Entrepreneurs: Batten down the hatches - winter is coming
Gugu Mjadu, spokesperson for the 2017 Entrepreneur of the Year® competition sponsored by Sanlam and BUSINESS/PARTNERS, says that often, only entrepreneurs operating within sectors that are impacted by the different seasons, such as tourism, think they are at risk of seasonal fluctuations, but this isn’t always the case.
“Almost all small businesses will experience seasonal fluctuations throughout the year as the business goes through its business cycle, and these peak and quiet periods will be determined by different factors depending on the sector within which the business operates and the market they service.
“If entrepreneurs don’t exercise vigilance year-round to this cycle, and plan accordingly for their so-called dry-season, the business can run into cash flow problems,” says Mjadu.
She points to the 2016 State of South African Small Business report, released by World Wide Worx, which revealed that 38% of small business owners reported experiencing unexpected cash flow issues. One of the reasons for this was attributed to an unforeseen slump in sales.
While an entrepreneur will from time to time experience a slowdown in their business for reasons out of their control, often trends can be identified in advance, and plans can be developed to minimise the impact of these slumps, says Mjadu.

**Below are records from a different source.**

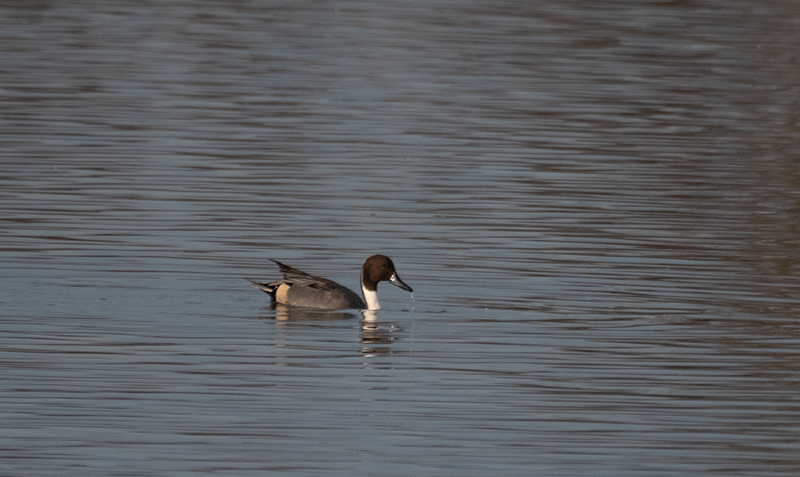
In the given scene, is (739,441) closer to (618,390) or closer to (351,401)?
(618,390)

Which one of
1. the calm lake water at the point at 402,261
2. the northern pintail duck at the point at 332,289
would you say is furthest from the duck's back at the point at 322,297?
the calm lake water at the point at 402,261

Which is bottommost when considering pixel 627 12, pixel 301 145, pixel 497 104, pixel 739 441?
pixel 739 441

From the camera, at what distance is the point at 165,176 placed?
735 inches

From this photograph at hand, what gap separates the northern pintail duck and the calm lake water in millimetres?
155

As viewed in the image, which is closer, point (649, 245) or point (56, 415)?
point (56, 415)

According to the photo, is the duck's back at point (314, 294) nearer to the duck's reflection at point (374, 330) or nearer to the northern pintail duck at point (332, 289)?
the northern pintail duck at point (332, 289)

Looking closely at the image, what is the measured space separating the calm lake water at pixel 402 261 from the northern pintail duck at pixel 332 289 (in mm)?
155

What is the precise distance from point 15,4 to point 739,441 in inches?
1347

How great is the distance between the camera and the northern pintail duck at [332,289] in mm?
12906

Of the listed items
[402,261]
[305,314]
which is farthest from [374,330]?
[402,261]

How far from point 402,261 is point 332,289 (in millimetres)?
1917

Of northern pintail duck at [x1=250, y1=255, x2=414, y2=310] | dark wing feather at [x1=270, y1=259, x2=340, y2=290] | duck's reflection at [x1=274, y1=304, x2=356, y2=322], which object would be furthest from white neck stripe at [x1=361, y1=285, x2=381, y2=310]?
dark wing feather at [x1=270, y1=259, x2=340, y2=290]

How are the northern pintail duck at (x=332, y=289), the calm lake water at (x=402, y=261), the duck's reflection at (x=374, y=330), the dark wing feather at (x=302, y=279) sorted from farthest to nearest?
the northern pintail duck at (x=332, y=289)
the dark wing feather at (x=302, y=279)
the duck's reflection at (x=374, y=330)
the calm lake water at (x=402, y=261)

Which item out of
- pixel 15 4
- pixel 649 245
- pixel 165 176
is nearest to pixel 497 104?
pixel 165 176
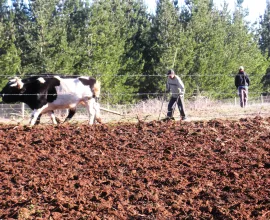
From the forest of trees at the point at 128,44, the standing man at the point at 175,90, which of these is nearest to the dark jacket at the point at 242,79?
the standing man at the point at 175,90

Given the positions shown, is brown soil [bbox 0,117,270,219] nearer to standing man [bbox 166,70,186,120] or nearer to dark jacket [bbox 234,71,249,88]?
standing man [bbox 166,70,186,120]

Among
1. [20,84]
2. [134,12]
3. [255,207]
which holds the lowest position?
[255,207]

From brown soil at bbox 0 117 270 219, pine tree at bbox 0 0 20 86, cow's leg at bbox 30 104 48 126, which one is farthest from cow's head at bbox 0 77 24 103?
pine tree at bbox 0 0 20 86

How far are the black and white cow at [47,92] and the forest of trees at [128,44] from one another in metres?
15.3

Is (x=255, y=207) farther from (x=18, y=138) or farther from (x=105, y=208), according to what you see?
(x=18, y=138)

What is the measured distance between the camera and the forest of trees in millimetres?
32844

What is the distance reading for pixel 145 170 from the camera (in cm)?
826

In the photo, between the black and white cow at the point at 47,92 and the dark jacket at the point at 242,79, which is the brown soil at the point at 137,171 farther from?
the dark jacket at the point at 242,79

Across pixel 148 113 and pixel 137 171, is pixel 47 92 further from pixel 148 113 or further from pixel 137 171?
pixel 137 171

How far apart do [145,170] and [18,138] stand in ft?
10.8

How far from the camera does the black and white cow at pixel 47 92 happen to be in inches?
547

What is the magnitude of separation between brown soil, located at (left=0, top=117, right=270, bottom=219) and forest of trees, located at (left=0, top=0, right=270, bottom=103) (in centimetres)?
1949

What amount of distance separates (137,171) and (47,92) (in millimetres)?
6364

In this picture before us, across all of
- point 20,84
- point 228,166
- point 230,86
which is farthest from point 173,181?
point 230,86
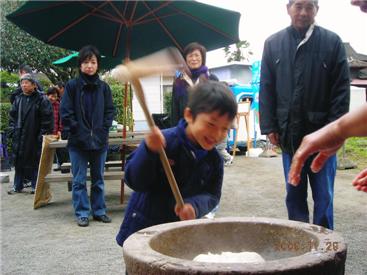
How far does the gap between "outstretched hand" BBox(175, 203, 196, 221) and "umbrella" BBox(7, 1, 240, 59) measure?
9.22 feet

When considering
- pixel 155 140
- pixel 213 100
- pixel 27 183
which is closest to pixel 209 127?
pixel 213 100

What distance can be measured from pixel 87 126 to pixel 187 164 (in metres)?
2.65

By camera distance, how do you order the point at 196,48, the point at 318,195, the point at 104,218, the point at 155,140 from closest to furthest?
the point at 155,140
the point at 318,195
the point at 196,48
the point at 104,218

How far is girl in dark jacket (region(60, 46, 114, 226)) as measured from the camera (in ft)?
15.4

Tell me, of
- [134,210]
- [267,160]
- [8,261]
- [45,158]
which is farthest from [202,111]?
[267,160]

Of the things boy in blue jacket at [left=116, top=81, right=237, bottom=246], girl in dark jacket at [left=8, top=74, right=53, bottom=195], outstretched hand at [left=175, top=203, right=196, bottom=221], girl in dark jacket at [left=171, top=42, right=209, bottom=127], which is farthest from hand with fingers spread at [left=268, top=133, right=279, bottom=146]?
girl in dark jacket at [left=8, top=74, right=53, bottom=195]

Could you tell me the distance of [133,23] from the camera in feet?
15.7

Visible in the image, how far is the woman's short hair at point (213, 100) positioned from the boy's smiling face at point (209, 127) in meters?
0.02

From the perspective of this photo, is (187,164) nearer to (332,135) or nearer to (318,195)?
(332,135)

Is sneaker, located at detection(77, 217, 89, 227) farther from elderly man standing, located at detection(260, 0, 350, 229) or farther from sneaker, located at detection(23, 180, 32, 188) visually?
sneaker, located at detection(23, 180, 32, 188)

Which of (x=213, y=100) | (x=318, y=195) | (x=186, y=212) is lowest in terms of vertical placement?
(x=318, y=195)

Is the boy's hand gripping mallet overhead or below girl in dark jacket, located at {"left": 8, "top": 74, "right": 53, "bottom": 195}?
overhead

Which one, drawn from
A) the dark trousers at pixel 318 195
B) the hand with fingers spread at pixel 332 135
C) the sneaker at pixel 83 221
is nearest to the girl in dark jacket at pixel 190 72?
the dark trousers at pixel 318 195

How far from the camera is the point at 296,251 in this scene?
2.04 metres
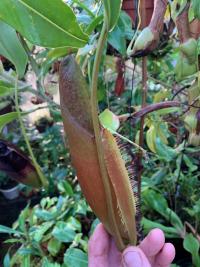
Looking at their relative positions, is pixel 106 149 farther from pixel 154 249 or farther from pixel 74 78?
pixel 154 249

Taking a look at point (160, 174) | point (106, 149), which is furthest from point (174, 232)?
point (106, 149)

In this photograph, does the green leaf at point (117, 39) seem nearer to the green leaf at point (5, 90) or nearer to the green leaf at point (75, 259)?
the green leaf at point (5, 90)

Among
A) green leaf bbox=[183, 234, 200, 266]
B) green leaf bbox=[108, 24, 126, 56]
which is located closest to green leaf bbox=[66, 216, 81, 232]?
green leaf bbox=[183, 234, 200, 266]

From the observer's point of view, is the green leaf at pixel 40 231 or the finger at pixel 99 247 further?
the green leaf at pixel 40 231

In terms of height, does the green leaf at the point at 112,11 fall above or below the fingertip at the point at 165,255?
above

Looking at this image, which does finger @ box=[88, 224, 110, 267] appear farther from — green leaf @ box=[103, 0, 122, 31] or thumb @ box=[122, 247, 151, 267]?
green leaf @ box=[103, 0, 122, 31]

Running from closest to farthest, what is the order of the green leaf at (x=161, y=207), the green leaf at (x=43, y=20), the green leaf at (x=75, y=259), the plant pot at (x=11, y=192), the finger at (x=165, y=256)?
1. the green leaf at (x=43, y=20)
2. the finger at (x=165, y=256)
3. the green leaf at (x=75, y=259)
4. the green leaf at (x=161, y=207)
5. the plant pot at (x=11, y=192)

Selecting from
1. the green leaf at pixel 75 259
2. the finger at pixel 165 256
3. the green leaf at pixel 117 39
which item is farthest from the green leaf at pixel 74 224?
the green leaf at pixel 117 39
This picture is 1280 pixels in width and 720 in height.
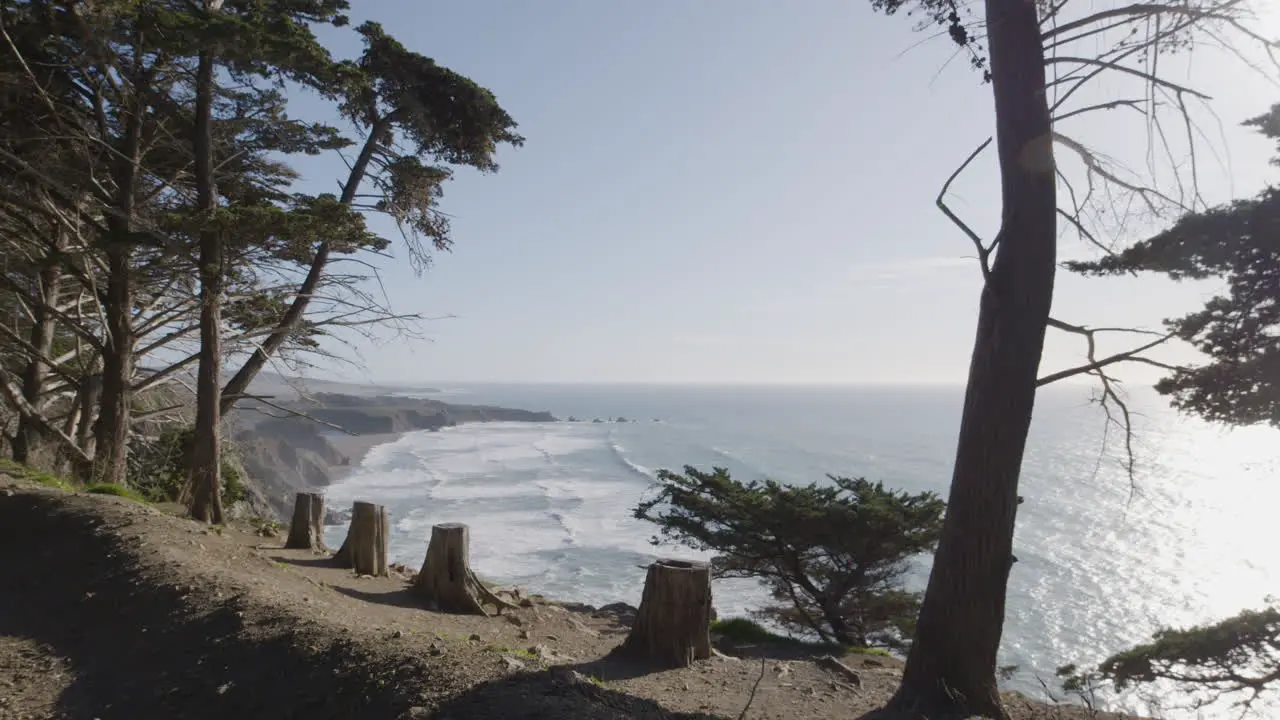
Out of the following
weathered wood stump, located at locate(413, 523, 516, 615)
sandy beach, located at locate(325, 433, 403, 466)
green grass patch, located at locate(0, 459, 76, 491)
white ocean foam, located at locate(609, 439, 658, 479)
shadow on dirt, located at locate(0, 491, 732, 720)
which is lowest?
sandy beach, located at locate(325, 433, 403, 466)

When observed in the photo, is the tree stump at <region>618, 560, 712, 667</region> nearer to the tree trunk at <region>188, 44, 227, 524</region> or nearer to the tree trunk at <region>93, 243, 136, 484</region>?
the tree trunk at <region>188, 44, 227, 524</region>

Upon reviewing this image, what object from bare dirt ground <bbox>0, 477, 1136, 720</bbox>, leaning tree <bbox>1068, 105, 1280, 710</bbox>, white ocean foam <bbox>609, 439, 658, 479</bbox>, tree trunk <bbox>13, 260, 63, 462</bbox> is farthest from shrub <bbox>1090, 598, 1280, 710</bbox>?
white ocean foam <bbox>609, 439, 658, 479</bbox>

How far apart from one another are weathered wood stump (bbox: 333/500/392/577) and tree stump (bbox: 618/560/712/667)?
3.05m

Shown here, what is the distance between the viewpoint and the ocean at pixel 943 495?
23094mm

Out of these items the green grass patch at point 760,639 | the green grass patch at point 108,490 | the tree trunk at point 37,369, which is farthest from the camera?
the tree trunk at point 37,369

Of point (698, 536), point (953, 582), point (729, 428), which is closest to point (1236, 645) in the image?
point (953, 582)

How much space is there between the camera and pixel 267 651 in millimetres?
3516

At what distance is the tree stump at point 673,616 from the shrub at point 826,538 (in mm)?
5659

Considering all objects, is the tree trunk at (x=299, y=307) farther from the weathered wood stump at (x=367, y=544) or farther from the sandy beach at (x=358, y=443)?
the sandy beach at (x=358, y=443)

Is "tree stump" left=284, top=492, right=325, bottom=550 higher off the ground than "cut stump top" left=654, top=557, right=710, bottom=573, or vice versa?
"cut stump top" left=654, top=557, right=710, bottom=573

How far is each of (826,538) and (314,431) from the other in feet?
198

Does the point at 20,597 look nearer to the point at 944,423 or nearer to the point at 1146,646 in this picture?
the point at 1146,646

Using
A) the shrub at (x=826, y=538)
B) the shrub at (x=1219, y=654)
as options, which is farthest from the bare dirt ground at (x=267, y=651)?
the shrub at (x=826, y=538)

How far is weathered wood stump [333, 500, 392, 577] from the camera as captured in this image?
7176 millimetres
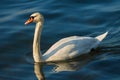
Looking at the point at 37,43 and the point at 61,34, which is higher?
the point at 61,34

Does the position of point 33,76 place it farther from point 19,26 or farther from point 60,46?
point 19,26

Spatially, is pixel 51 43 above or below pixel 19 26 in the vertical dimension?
below

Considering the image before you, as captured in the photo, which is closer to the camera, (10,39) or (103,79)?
(103,79)

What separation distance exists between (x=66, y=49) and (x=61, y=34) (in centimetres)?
178

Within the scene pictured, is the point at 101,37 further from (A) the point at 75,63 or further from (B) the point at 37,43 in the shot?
(B) the point at 37,43

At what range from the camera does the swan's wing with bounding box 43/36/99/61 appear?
13617mm

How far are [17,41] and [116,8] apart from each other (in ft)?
12.6

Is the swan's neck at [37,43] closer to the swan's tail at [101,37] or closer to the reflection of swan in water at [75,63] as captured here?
the reflection of swan in water at [75,63]

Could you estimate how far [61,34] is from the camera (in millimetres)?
15383

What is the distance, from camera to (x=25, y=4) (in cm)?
1797

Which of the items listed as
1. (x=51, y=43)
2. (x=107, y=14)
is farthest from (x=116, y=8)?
(x=51, y=43)

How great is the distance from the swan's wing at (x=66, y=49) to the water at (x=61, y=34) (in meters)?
0.19

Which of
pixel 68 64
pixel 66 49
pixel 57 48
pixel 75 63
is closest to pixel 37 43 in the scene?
pixel 57 48

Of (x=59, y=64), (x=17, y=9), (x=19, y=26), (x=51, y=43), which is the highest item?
(x=17, y=9)
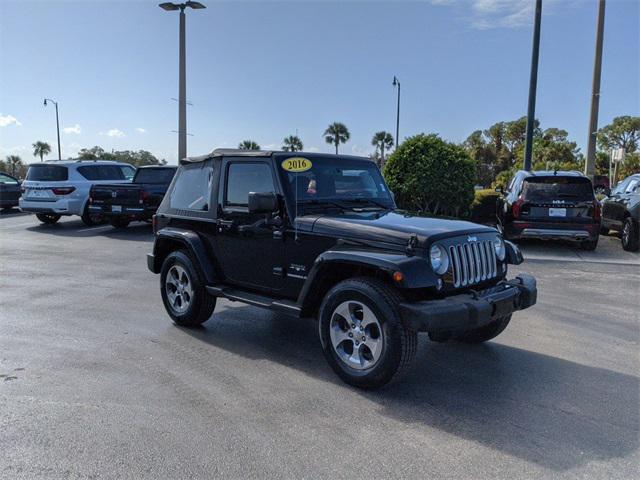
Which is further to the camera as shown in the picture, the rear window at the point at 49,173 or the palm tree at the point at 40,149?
the palm tree at the point at 40,149

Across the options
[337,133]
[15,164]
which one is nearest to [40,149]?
[15,164]

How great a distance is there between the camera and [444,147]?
Answer: 14.1 m

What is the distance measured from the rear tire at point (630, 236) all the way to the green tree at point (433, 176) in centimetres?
385

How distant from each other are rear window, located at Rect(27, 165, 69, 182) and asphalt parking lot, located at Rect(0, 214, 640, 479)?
914 cm

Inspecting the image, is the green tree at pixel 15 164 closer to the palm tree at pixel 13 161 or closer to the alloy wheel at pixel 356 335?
the palm tree at pixel 13 161

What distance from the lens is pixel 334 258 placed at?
407cm

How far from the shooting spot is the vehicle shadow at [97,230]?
1318 cm

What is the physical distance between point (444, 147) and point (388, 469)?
1206 centimetres

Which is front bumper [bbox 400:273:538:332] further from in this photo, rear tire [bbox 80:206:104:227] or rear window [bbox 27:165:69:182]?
rear window [bbox 27:165:69:182]

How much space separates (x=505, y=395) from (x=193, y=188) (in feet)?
12.1

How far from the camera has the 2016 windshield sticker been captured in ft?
15.7

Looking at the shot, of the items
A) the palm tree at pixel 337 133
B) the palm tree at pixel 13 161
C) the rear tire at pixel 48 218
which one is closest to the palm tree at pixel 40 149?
the palm tree at pixel 13 161

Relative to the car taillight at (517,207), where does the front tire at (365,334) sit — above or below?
below

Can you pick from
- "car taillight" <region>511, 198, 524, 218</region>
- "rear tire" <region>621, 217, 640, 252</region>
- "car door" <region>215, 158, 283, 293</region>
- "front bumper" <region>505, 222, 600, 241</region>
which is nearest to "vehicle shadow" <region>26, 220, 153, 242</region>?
"car door" <region>215, 158, 283, 293</region>
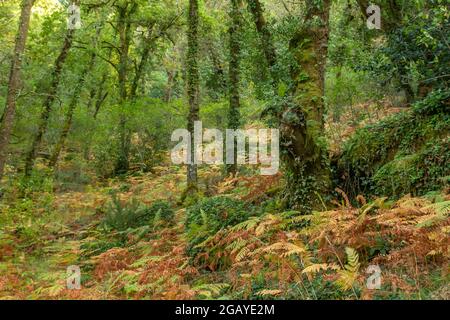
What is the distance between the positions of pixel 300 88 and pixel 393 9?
454cm

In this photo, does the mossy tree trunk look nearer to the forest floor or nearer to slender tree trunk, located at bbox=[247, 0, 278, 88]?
the forest floor

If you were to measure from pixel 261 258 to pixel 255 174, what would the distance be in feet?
15.0

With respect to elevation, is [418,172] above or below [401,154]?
below

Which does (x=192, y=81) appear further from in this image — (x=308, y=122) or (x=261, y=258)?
(x=261, y=258)

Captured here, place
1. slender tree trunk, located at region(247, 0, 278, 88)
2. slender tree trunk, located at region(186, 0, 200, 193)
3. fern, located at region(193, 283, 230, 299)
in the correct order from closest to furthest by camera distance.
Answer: fern, located at region(193, 283, 230, 299) → slender tree trunk, located at region(186, 0, 200, 193) → slender tree trunk, located at region(247, 0, 278, 88)

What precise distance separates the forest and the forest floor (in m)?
0.03

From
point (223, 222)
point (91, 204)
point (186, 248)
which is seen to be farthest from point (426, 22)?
point (91, 204)

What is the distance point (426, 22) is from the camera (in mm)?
8539

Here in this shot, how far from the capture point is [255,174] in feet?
35.3

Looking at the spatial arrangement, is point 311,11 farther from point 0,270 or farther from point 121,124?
point 121,124

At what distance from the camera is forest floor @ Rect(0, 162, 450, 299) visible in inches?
191

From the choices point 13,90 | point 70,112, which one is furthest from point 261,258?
point 70,112

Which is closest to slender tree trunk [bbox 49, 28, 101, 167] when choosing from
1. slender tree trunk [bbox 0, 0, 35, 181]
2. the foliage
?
slender tree trunk [bbox 0, 0, 35, 181]

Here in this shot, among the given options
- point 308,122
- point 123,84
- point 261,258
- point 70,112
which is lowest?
point 261,258
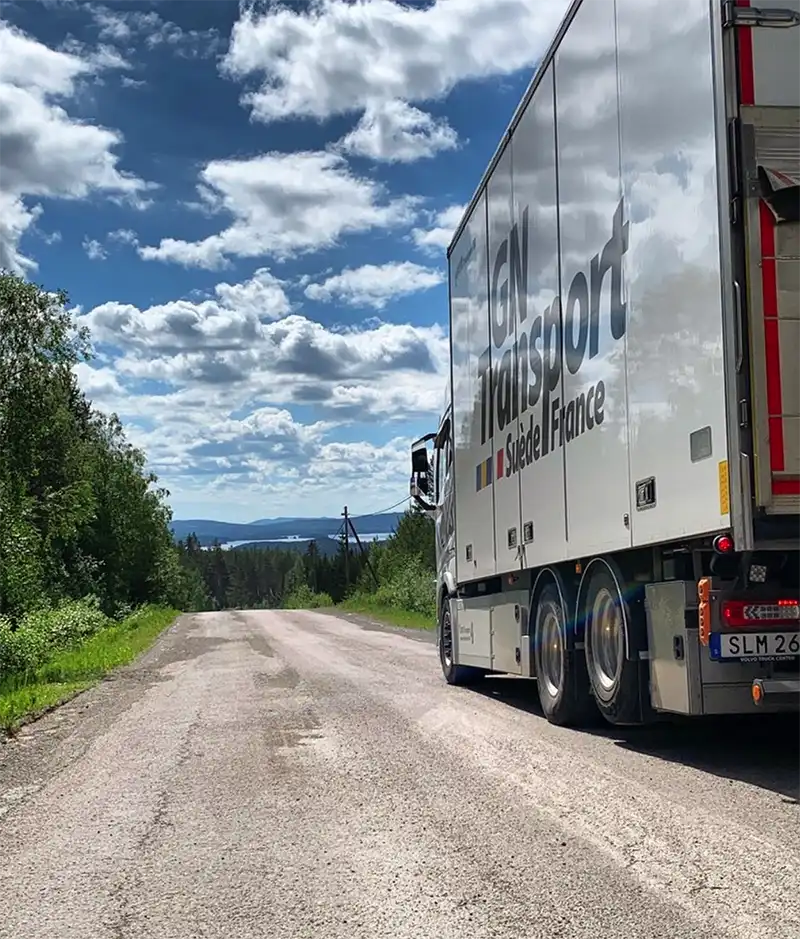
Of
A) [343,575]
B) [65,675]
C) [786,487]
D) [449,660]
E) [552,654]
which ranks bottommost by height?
[65,675]

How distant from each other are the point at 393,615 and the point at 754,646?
32.6m

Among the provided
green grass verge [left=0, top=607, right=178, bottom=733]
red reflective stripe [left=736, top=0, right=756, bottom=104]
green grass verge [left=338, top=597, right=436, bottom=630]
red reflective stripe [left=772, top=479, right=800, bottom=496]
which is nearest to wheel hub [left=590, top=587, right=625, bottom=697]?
red reflective stripe [left=772, top=479, right=800, bottom=496]

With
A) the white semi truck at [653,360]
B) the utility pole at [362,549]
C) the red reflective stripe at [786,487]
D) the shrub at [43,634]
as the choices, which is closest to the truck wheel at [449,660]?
the white semi truck at [653,360]

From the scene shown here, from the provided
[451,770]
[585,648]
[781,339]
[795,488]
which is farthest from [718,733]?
[781,339]

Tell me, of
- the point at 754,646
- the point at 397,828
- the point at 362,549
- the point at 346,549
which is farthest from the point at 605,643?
the point at 346,549

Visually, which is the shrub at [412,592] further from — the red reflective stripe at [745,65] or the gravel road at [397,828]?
the red reflective stripe at [745,65]

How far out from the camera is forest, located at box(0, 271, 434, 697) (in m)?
23.6

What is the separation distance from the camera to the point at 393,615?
38.5 metres

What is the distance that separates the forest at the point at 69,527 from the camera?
Answer: 2362cm

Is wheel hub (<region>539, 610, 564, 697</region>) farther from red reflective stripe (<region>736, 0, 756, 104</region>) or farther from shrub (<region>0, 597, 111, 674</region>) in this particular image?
shrub (<region>0, 597, 111, 674</region>)

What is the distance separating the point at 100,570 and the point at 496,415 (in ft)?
145

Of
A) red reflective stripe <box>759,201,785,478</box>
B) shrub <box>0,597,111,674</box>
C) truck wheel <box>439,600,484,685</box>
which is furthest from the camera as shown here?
shrub <box>0,597,111,674</box>

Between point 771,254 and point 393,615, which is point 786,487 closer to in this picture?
point 771,254

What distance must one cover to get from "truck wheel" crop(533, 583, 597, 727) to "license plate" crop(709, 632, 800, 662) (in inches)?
93.9
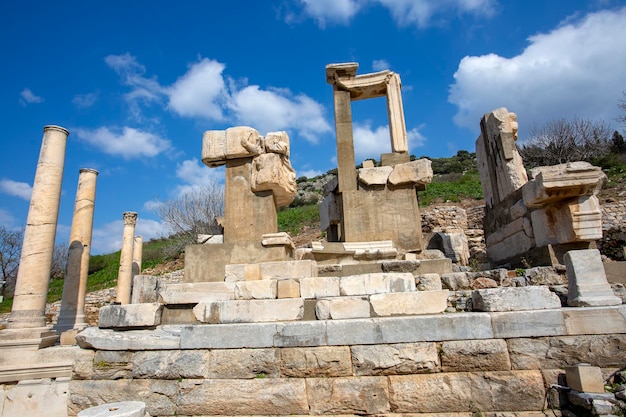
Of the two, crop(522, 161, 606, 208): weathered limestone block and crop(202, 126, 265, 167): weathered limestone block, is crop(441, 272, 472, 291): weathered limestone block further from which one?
crop(202, 126, 265, 167): weathered limestone block

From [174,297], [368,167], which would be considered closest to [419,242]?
[368,167]

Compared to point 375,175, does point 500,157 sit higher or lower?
higher

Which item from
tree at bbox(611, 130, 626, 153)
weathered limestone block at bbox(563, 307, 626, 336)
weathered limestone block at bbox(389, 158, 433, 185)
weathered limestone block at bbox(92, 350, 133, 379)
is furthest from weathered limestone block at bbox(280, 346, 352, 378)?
tree at bbox(611, 130, 626, 153)

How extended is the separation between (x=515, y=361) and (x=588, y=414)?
62 cm

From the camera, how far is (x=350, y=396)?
3.39 m

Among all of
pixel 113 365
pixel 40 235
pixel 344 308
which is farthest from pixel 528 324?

“Similar to businesses, consumers are also impacted by seasonality and are prone to spend money more during specific times of the year. For instance, a retailer business will experience a peak in revenue leading up to Christmas, but less so at the start of the year while consumers recover from their spending hangover. Similarly, those offering business-to-business services will likely see a drop towards the end of the year as their clients go into holiday mode.
“By analysing and understanding a business’ seasonal cycle, as well as their customer’s behavioural and spending habits, can assist entrepreneurs in compiling a comprehensive cash flow forecast to match these identified patterns.”
When developing the cash flow forecast, an entrepreneur should record all incoming and outgoing funds. “The cash flow forecast should cover sales, payments on credit, inventory and any other effective items, such as debt repayment. In order for the forecast to be most accurate, it should be reviewed on a monthly basis as this will allow for the implementation of emergency contingency plans should the forecast look weak for the upcoming months,” concludes Mjadu.